▶ _TASK TO COMPLETE_
Make a verbatim copy of the records; pictures stay out.

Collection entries
§

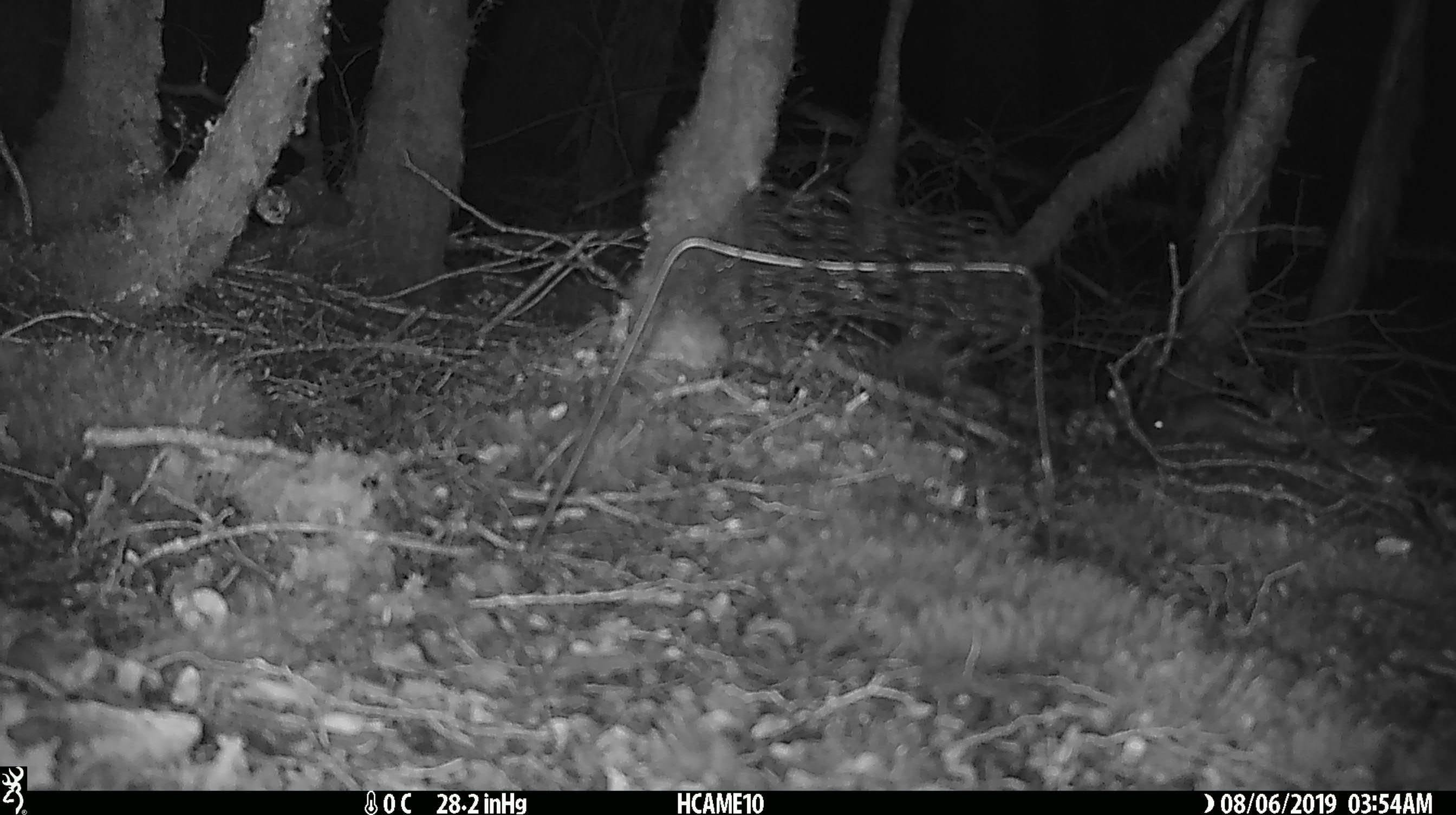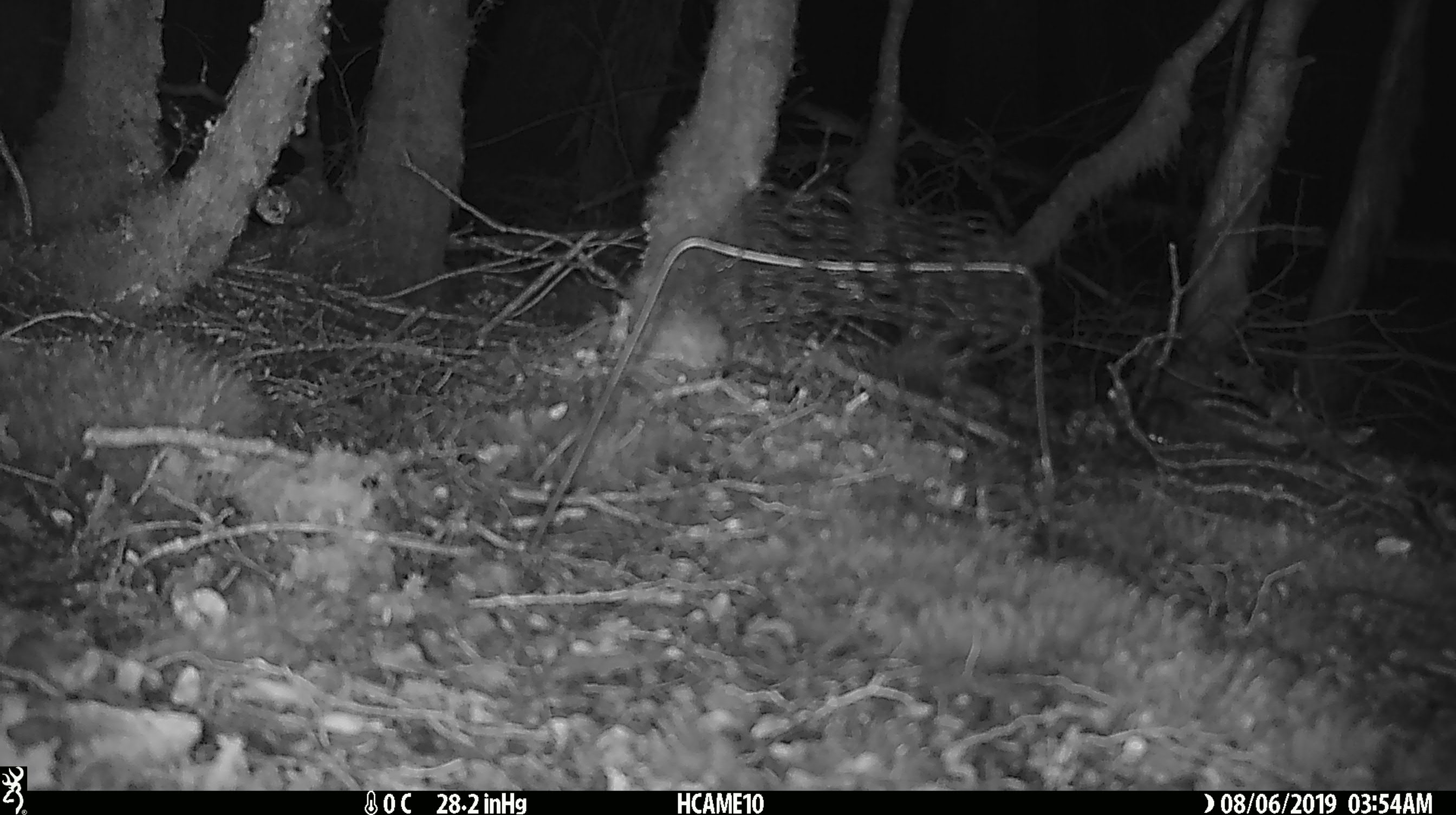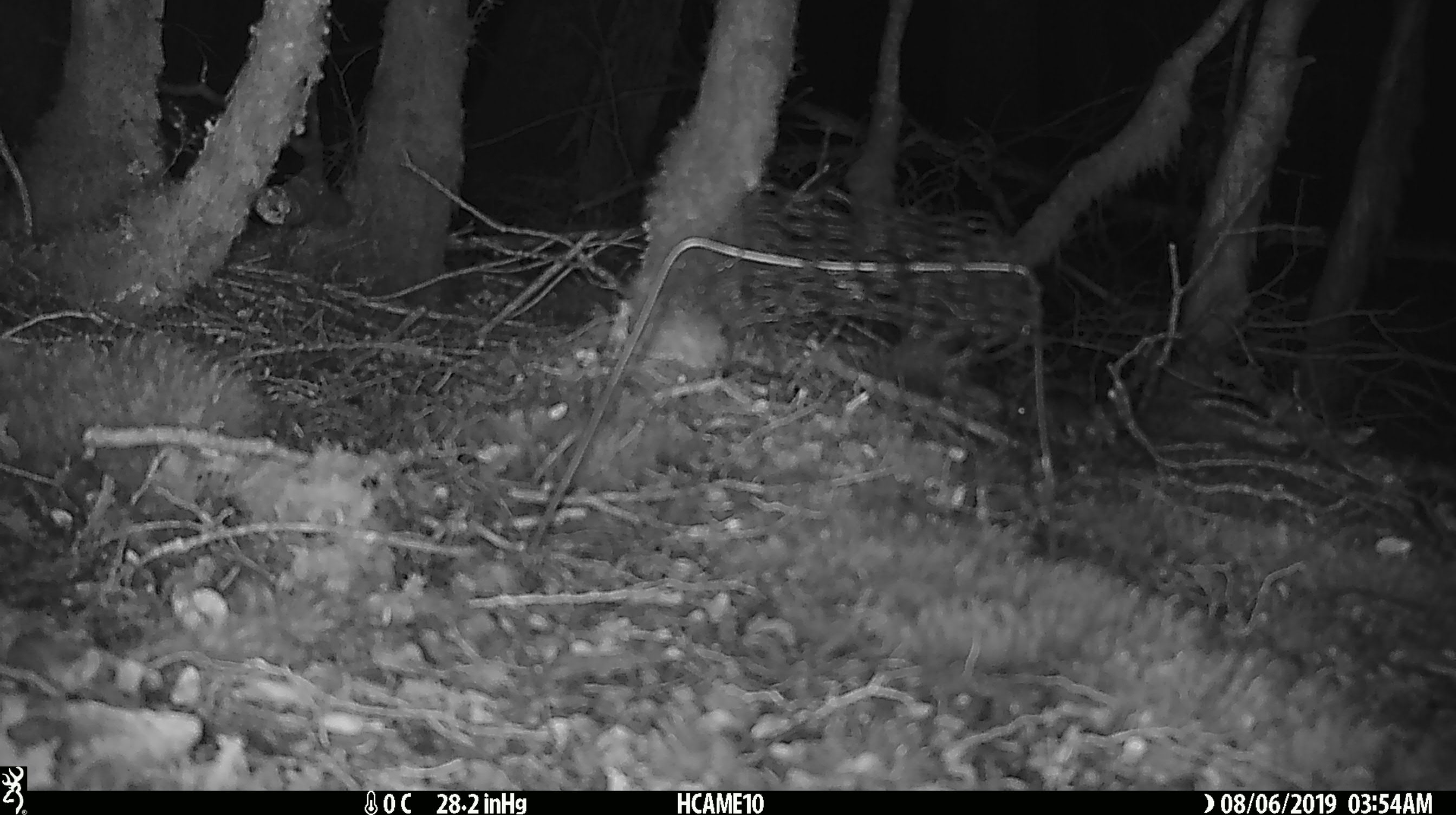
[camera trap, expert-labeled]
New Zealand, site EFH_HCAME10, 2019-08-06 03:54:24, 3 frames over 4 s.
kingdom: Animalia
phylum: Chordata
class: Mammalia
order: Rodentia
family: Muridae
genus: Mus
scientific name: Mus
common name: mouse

§

▶ _SOLUTION TO THE EXERCISE_
[camera trap, expert-labeled]
New Zealand, site EFH_HCAME10, 2019-08-06 03:54:24, 3 frames over 4 s.
kingdom: Animalia
phylum: Chordata
class: Mammalia
order: Rodentia
family: Muridae
genus: Mus
scientific name: Mus
common name: mouse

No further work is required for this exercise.